**EXTRACT**
▽

Texas Clinic Denied Request To Provide Abortions During Lawsuit

April 17, 2014 — A federal judge on Wednesday denied an El Paso, Texas, abortion clinic's request for a temporary injunction to block a state requirement that its abortion providers have admitting privileges at a nearby hospital, the Houston Chronicle reports (Fikac, Houston Chronicle, 4/16).

Earlier this month, the Center for Reproductive Rights, on behalf of several abortion clinics in the state, filed suit against another provision in the same law (HB 2) that requires abortion clinics to meet the building standards for ambulatory surgical centers. At the same time, CRR also filed a narrower challenge to the law's admitting privileges requirement on behalf of two clinics: Whole Woman's Health in McAllen, and El Paso-based Reproductive Health Services.

CRR filed the lawsuits less than one week after a federal appeals court upheld the admitting privileges requirement and another provision that requires a physician to be present when administering medication abortion drugs (Women's Health Policy Report, 4/3).

△

Entries taken from a collection
▽

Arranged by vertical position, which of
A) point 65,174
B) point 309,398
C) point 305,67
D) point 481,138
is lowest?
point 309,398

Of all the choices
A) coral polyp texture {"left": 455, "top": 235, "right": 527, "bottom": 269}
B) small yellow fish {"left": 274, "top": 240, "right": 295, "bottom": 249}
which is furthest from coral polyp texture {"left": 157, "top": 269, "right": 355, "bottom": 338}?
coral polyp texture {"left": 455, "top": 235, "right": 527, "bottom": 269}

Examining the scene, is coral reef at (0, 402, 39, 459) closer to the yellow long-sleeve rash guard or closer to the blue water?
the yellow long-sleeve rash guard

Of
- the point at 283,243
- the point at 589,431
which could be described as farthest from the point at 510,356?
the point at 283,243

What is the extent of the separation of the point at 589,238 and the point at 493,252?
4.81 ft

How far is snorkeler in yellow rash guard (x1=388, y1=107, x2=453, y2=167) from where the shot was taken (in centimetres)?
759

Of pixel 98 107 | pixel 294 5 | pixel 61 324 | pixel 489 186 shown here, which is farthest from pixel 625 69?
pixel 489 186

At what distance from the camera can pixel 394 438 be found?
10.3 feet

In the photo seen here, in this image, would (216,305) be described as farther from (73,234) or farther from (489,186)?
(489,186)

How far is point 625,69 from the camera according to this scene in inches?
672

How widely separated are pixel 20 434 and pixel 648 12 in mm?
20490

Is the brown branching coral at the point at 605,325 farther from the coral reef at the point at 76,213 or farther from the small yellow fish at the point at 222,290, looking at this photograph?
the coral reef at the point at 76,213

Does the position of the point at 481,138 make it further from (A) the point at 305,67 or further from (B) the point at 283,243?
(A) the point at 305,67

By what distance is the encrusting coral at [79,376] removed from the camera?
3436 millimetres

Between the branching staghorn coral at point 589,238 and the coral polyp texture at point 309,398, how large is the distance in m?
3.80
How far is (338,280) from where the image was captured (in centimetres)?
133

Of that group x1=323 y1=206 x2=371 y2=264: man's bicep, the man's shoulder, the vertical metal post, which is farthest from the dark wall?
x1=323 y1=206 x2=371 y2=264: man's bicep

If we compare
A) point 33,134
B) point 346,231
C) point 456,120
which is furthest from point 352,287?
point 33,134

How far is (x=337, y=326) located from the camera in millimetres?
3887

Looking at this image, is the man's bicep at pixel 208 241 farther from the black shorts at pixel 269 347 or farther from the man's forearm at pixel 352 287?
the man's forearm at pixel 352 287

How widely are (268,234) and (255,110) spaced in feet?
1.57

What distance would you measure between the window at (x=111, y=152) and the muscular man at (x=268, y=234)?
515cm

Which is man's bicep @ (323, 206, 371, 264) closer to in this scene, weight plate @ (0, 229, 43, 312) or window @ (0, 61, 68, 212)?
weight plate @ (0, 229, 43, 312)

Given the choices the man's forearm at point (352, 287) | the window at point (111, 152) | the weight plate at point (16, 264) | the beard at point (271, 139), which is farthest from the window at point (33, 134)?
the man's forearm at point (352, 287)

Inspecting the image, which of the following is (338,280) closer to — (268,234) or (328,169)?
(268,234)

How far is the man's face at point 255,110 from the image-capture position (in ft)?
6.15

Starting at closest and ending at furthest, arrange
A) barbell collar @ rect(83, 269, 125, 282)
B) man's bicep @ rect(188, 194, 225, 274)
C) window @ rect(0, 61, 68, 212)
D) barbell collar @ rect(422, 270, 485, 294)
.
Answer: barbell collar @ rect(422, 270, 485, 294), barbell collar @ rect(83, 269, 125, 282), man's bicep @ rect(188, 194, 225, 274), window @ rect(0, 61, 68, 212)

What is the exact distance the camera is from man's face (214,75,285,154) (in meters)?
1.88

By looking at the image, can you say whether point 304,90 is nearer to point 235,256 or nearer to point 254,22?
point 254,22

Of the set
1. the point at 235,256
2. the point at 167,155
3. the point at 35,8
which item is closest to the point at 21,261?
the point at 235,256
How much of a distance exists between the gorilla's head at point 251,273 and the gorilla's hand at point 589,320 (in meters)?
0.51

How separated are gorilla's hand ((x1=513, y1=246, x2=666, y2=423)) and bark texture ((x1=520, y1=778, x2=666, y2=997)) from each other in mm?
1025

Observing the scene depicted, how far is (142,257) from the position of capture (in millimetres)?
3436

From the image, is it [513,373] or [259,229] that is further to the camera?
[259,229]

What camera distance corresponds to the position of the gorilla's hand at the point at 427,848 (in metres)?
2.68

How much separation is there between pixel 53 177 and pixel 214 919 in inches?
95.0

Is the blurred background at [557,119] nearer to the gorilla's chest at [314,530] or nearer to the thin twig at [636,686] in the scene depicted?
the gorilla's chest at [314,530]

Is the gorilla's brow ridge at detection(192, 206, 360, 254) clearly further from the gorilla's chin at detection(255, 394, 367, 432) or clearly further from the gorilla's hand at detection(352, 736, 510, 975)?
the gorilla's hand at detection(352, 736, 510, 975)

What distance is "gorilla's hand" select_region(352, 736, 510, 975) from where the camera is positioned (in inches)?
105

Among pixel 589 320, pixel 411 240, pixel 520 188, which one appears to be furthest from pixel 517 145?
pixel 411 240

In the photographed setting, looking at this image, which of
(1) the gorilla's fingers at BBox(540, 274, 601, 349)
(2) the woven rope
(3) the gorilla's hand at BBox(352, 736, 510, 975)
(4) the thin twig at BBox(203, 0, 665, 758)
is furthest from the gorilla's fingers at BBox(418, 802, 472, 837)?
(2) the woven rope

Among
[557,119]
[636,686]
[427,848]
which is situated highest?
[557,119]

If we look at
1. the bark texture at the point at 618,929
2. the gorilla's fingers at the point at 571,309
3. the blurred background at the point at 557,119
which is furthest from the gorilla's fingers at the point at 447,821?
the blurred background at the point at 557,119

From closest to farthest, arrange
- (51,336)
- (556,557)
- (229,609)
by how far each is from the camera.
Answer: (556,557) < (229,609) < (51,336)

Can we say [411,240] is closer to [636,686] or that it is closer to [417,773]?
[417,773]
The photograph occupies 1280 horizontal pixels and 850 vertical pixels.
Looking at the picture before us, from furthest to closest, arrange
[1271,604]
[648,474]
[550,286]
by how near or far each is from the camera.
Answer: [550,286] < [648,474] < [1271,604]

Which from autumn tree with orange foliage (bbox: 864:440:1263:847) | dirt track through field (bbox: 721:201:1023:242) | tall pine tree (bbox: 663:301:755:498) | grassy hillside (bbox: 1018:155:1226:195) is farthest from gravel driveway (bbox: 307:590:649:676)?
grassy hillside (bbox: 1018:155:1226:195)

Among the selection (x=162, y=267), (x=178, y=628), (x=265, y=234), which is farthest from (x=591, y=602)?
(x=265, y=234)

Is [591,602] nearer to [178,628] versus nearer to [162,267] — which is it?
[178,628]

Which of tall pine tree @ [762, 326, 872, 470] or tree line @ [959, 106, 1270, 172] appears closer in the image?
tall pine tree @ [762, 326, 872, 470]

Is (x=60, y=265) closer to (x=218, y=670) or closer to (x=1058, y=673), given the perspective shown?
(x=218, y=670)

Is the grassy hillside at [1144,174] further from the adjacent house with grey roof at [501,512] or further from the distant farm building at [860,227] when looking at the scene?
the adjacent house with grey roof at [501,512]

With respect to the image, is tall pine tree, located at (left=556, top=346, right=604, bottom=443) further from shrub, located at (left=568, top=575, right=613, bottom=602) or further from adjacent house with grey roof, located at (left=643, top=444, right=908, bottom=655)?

△

**INSTRUCTIONS**
1 > In the article on the Texas abortion clinic lawsuit, which two clinics did the Center for Reproductive Rights represent in its narrower challenge to the admitting privileges requirement?
2 > Extract the part of the Texas abortion clinic article that begins at the words "April 17, 2014" and stops after the words "Houston Chronicle, 4/16).".
3 > Extend the article about the Texas abortion clinic lawsuit, picking up after its last sentence.

**TASK RESULTS**
1 > Whole Woman's Health in McAllen and El Paso-based Reproductive Health Services.

2 >
April 17, 2014 — A federal judge on Wednesday denied an El Paso, Texas, abortion clinic's request for a temporary injunction to block a state requirement that its abortion providers have admitting privileges at a nearby hospital, the Houston Chronicle reports (Fikac, Houston Chronicle, 4/16).

3 >
Key Arguments

Stephanie Toti, a senior staff attorney at CRR, said the admitting privileges requirement would force women in the El Paso region to obtain abortion care in New Mexico, where abortion providers are not required to have admitting privileges. "It's the very definition of arbitrary," she said, adding that many women in the El Paso region have limited access to transportation.

Meanwhile, state attorney Jimmy Blacklock noted that the 5th U.S. Circuit Court of Appeals already heard and rejected CRR's arguments when it ruled in favor of the state in a separate lawsuit that also challenged the admitting privileges requirement. "We've got the same parties, the same lawyers and the 5th Circuit has just ruled and we're all bound to follow that decision," he said (Qiao Chen, Texas Tribune, 4/16).

Wednesday's Ruling

U.S. District Court Judge Lee Yeakel on Wednesday stated that for the plaintiffs to receive a temporary injunction, they would have to at least demonstrate a substantial likelihood of success in their overarching lawsuit against the provision. He said such success was unlikely, given that the 5th Circuit had just ruled to uphold the requirements (Houston Chronicle, 4/16).

Yeakel said, "We can slice it and dice it any way we want and talk about exceptions and differences," but the plaintiffs' evidence did not satisfy the "full elements necessary" for a temporary injunction.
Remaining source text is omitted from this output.